Lot Nr. 25


Andrea Meldola, gen. lo Schiavone


(Zadar um 1510–1563 Venedig)
Vesta, Hymen, Mars und Venus – Allegorie der Ehe,
Öl auf Holz, 92,5 x 126,5 cm, gerahmt

Provenienz:
Auktion, Semenzato, Rom, 26. Oktober 1990, Lot 13 (als venezianische Schule, 16. Jahrhundert);
europäische Privatsammlung

Wir danken Mauro Lucco, der die Zuschreibung des vorliegenden Gemäldes nach Prüfung im Original bestätigt hat.

Zudem danken wir Bernard Aikema, die die Zuschreibung unabhängig von diesem ebenfalls nach Prüfung im Original bestätigt hat.

Bei dem vorliegenden unveröffentlichten Gemälde handelt es sich um eine bedeutende Hinzufügung zum Werk Andrea Meldolas, genannt „lo Schiavone“. Die Komposition mit den fließend ineinandergreifenden Figuren und verwischten Konturen ist ein Beispiel des Schaffens dieses Künstlers aus den 1540er-Jahren. Zu dieser Zeit pries Pietro Aretino, einer der einflussreichsten Dichter und Schriftsteller seiner Zeit, Schiavones „prestezza saputa“, seine schnelle und virtuose Maltechnik, die ihn nicht nur zu einem Pionier des freien Umgangs mit der Farbe machte, sondern auch Tizian beeinflusst haben könnte.

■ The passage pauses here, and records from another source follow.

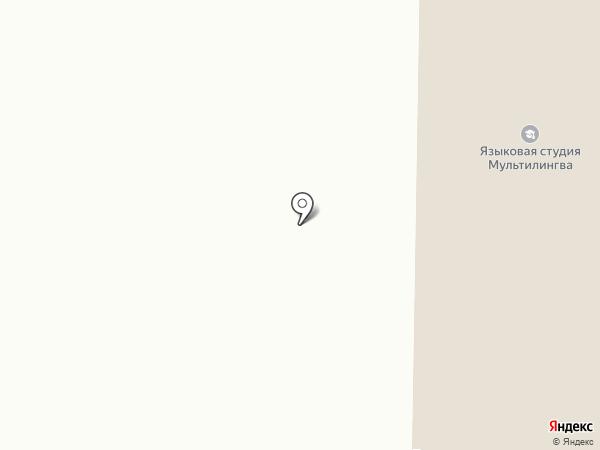 Фортуна на карте Саранска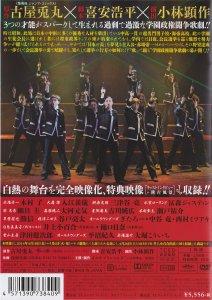 teiichi_DVD_back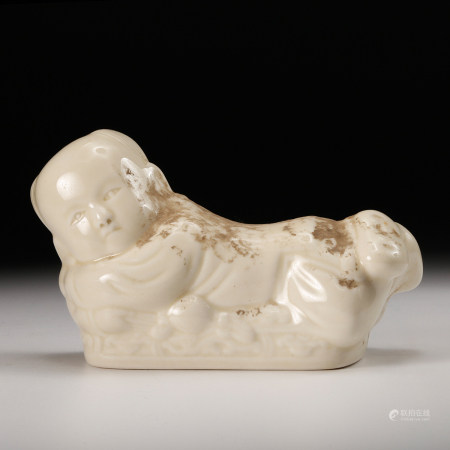 CHINESE DING YAO PORCELAIN HEAD REST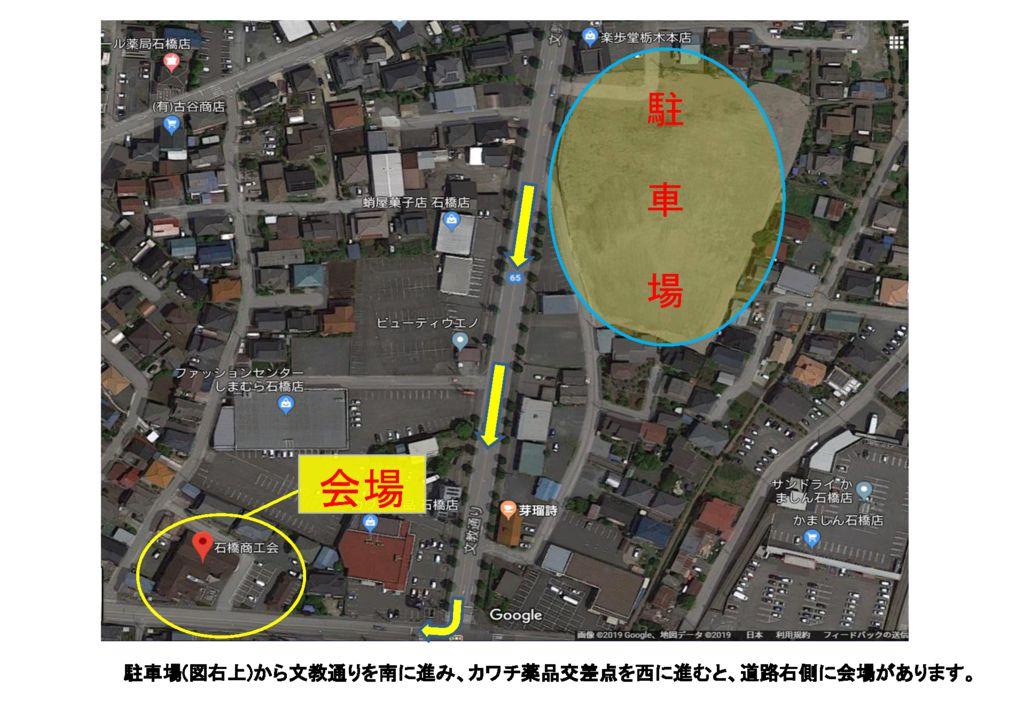 駐車場~会場地図のサムネイル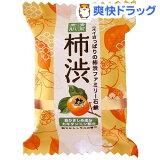柿渋ファミリー石鹸(80g)[石けん 石鹸]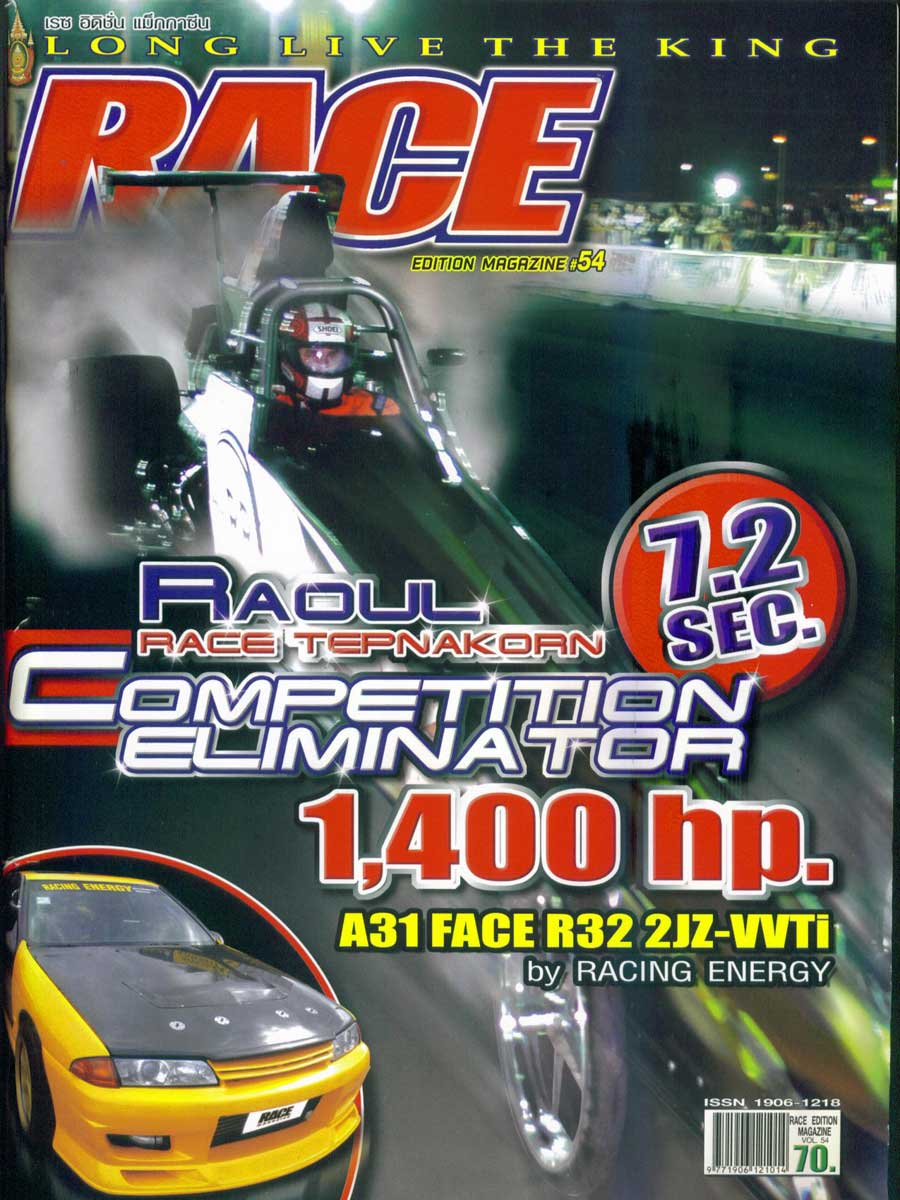 press-magazine-race-2009-december-01b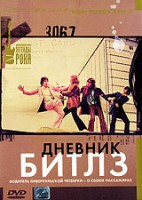 DVD Дневник Битлз / The Beatles Diary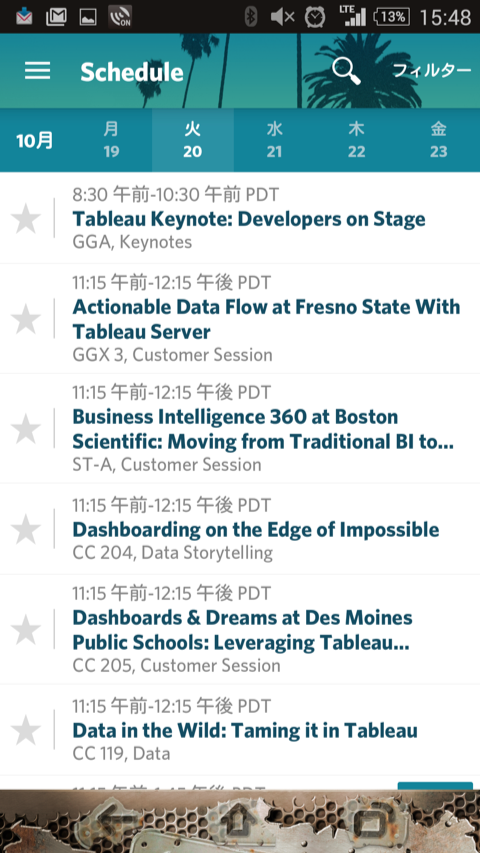 tableau-conference-2015-app-android_18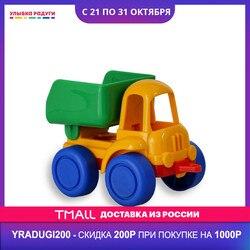 Diecasts & Toy Vehicles Нордпласт 3116676  Улыбка радуги ulybka radugi r-ulybka smile rainbow косметика Toys & Hobbies cars car
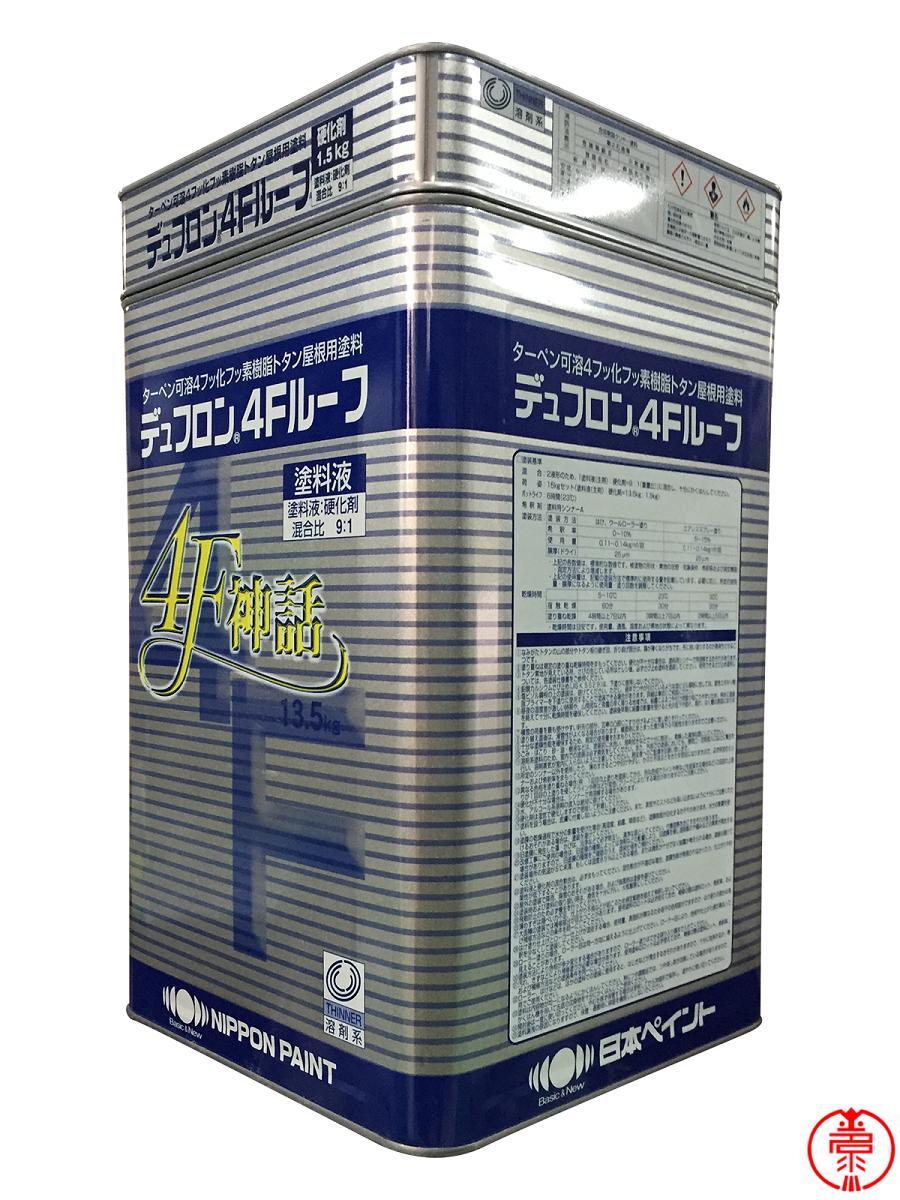 【送料無料】デュフロン4Fルーフ 15kgセット 標準色 フッ素樹脂トタン屋根用塗料 日本ペイント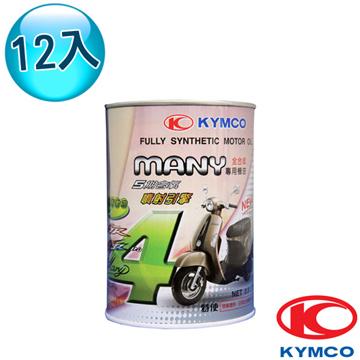 KYMCO (MANY) 噴射引擎專用機油0.8L(12罐)
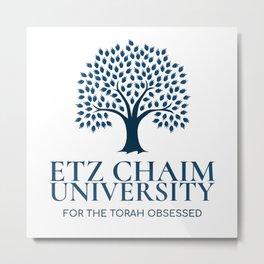 Etz Chaim Univiersity - the Tree of Life - for Torah Lovers Metal Print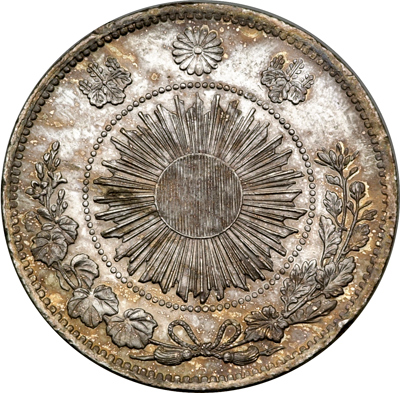 Japanese dragon dollar (1870), reverse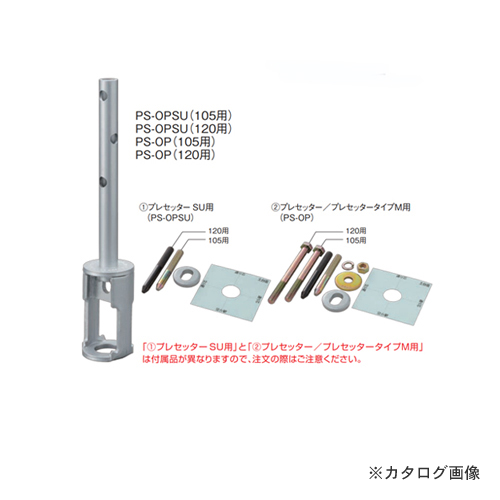 カネシン プレセッター柱脚金物(一体型)プレセッターSU用 (5個入) PS-OPSU(105用)
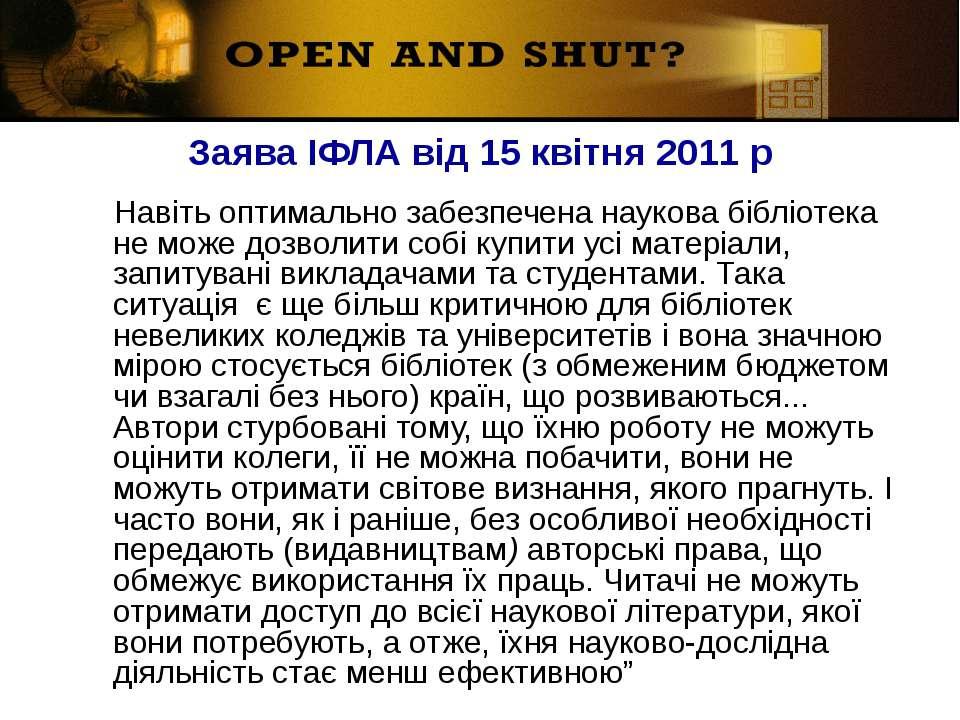 Заява ІФЛА від 15 квітня 2011 p Навіть оптимально забезпечена наукова бібліот...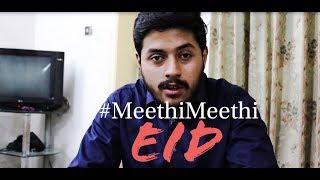EID MUBARAK | Vlog 014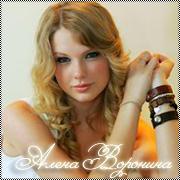 Алена Воронина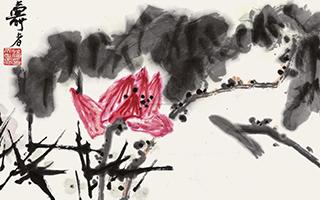 纪念潘天寿诞辰120周年座谈会举行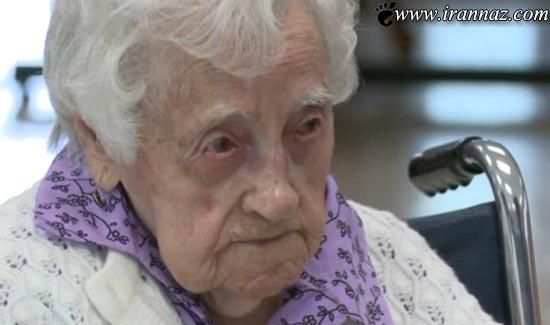 فوت پیرترین فرد جهان در سن …!! (عکس)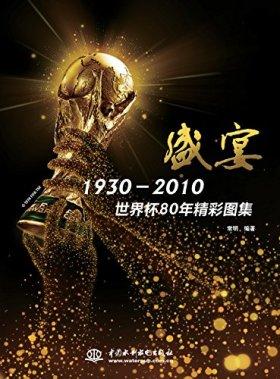 盛宴1930-2010世界杯80年精彩图集
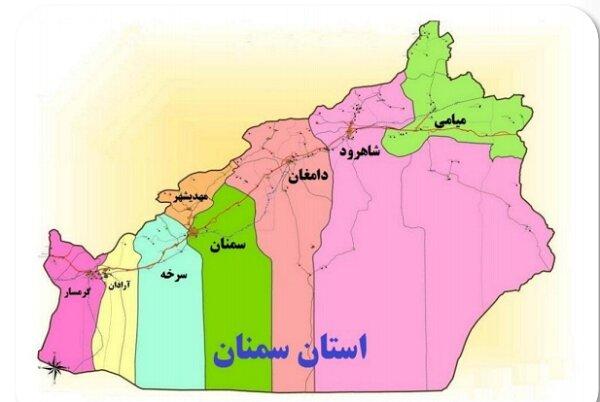 فرصتهای سرمایهگذاری و توسعه در استان سمنان سوزانده شده است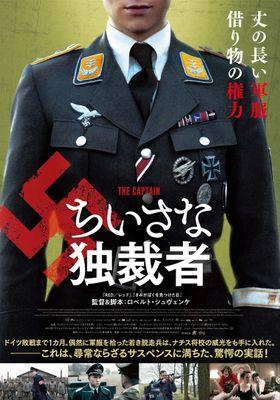 『ちいさな独裁者』のポスター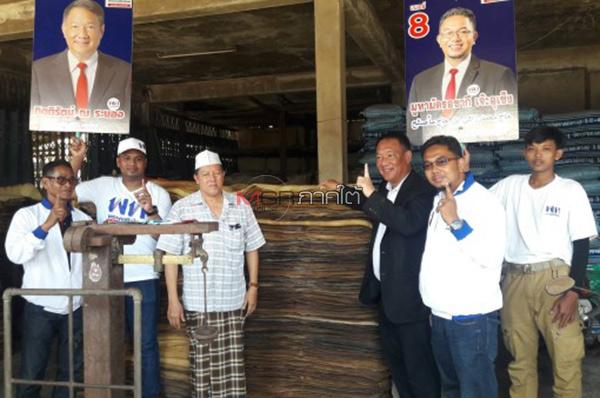 """ขอโอกาส """"กิตติรัตน์"""" ลงช่วยพรรคเพื่อไทยหาเสียงที่นราฯ หวังนำสู่การแก้ปัญหาทุกด้าน"""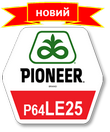 Семена подсолнечника PR64LE25 / ПР64ЛЕ25 ExpressSun Круизер 350 FS.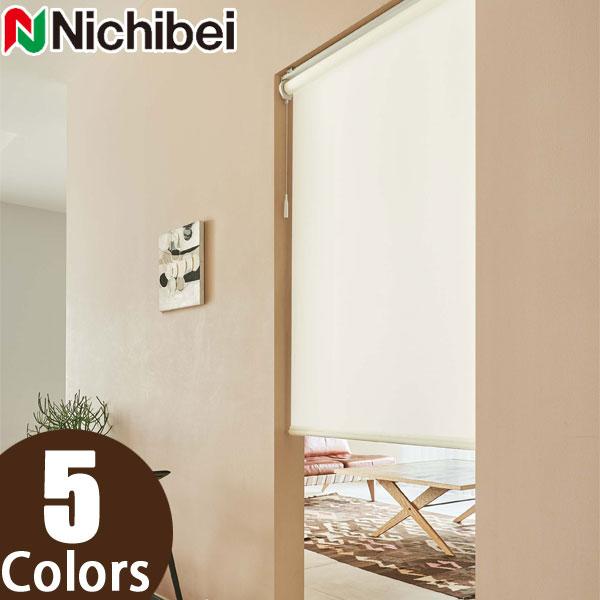 ニチベイ ロールスクリーン ソフィ プリチェ 標準仕様 N9116~N9120 幅161~200cm×丈201~250cm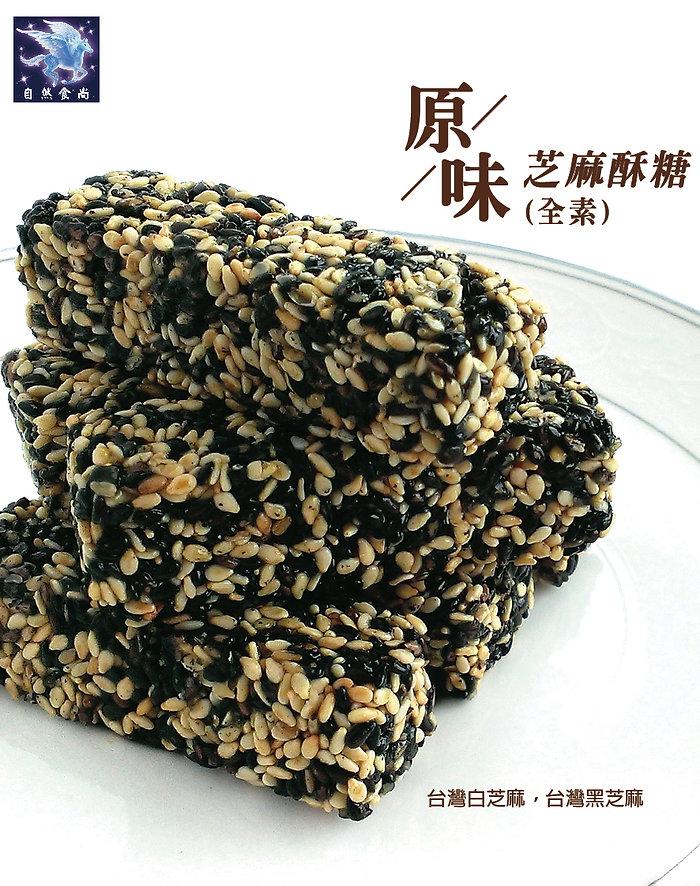 台灣酥糖輕巧盒-06.jpg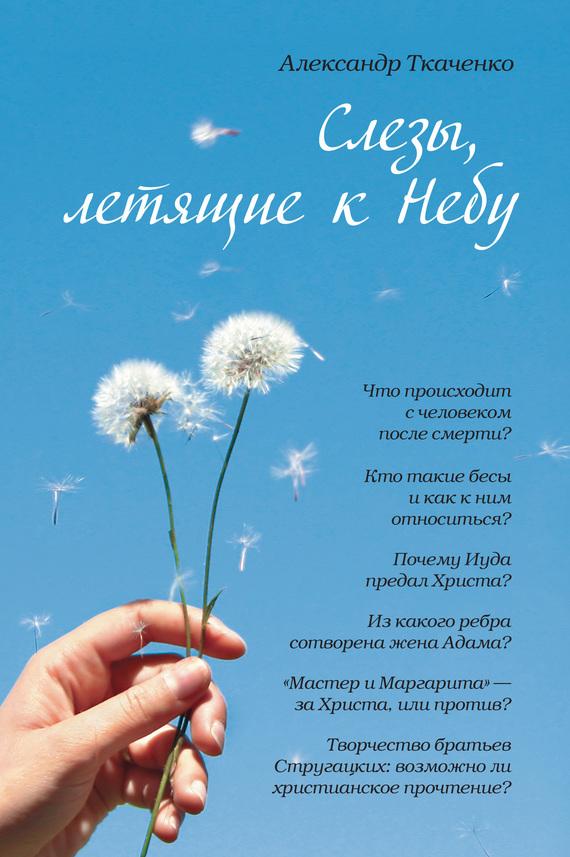 Александр Ткаченко Слезы, летящие к небу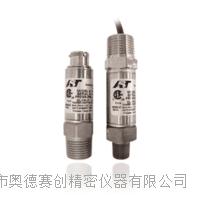 本质安全型压力变送器 AST4401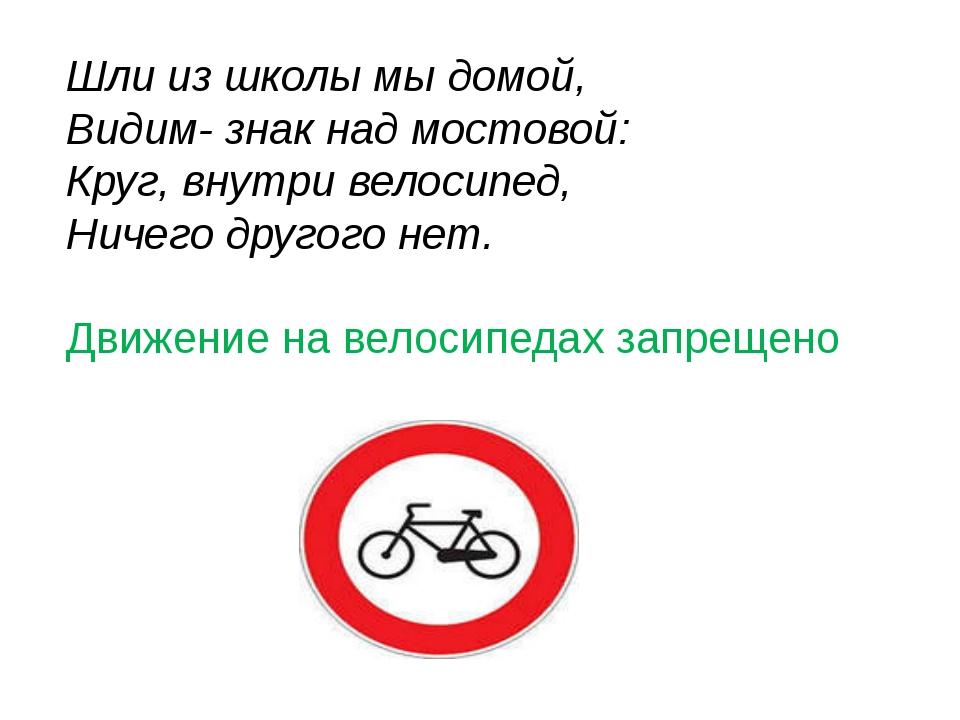 Шли из школы мы домой, Видим- знак над мостовой: Круг, внутри велосипед, Ниче...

Schiavones frühe expressionistische Pinselführung wird auf dem vorliegenden Gemälde offenkundig, wobei Stellen pastos aufgetragener Farbe ein bewegtes Ineinanderfließen erzeugen. Verstärkt wird dies noch durch den Einsatz der Farbkontraste Rot und Grün. Die Gesichter von Mars und Vesta mit dem geflochtenen Haar und dem gewundenen Haarschmuck finden sich in der Darstellung Jupiters und einer Göttin in dem Gemälde Die Hochzeit von Amor und Psyche wieder, das sich im Metropolitan Museum of Art in New York (Zugangsnr. 1973.116) befindet. Die Ausführung der Faltenwürfe und des Gefäßes sind mit der Anbetung der Könige in der Biblioteca Ambrosiana in Mailand (Inv.-Nr. 198) vergleichbar.

Obwohl seitenverkehrt, bezieht sich das Gemälde kompositorisch auf die Darstellung desselben Bildthemas Tizians im Pariser Louvre (Inv.-Nr. 754), das um 1530–1535 datiert ist.
Tizians Gemälde wurde traditionell für eine Darstellung des Abschieds von Alfonso d’Avalos, des Marchese del Vasto, von seiner jungen Frau Maria von Aragón gehalten, die ihr Haupt traurig senkt. Bei den anderen Figuren handelte es sich, wie man vermutete, um Vesta, die Beschützerin des häuslichen Friedens, den bereits domestizierten Amor, welcher der Braut sein Pfeilbündel überreicht, und Hymen mit einem Blumenkorb, dem Symbol der Ehe (siehe H. E. Wethey, Titian. The Mythological & Historical Paintings, London 1975, S. 127).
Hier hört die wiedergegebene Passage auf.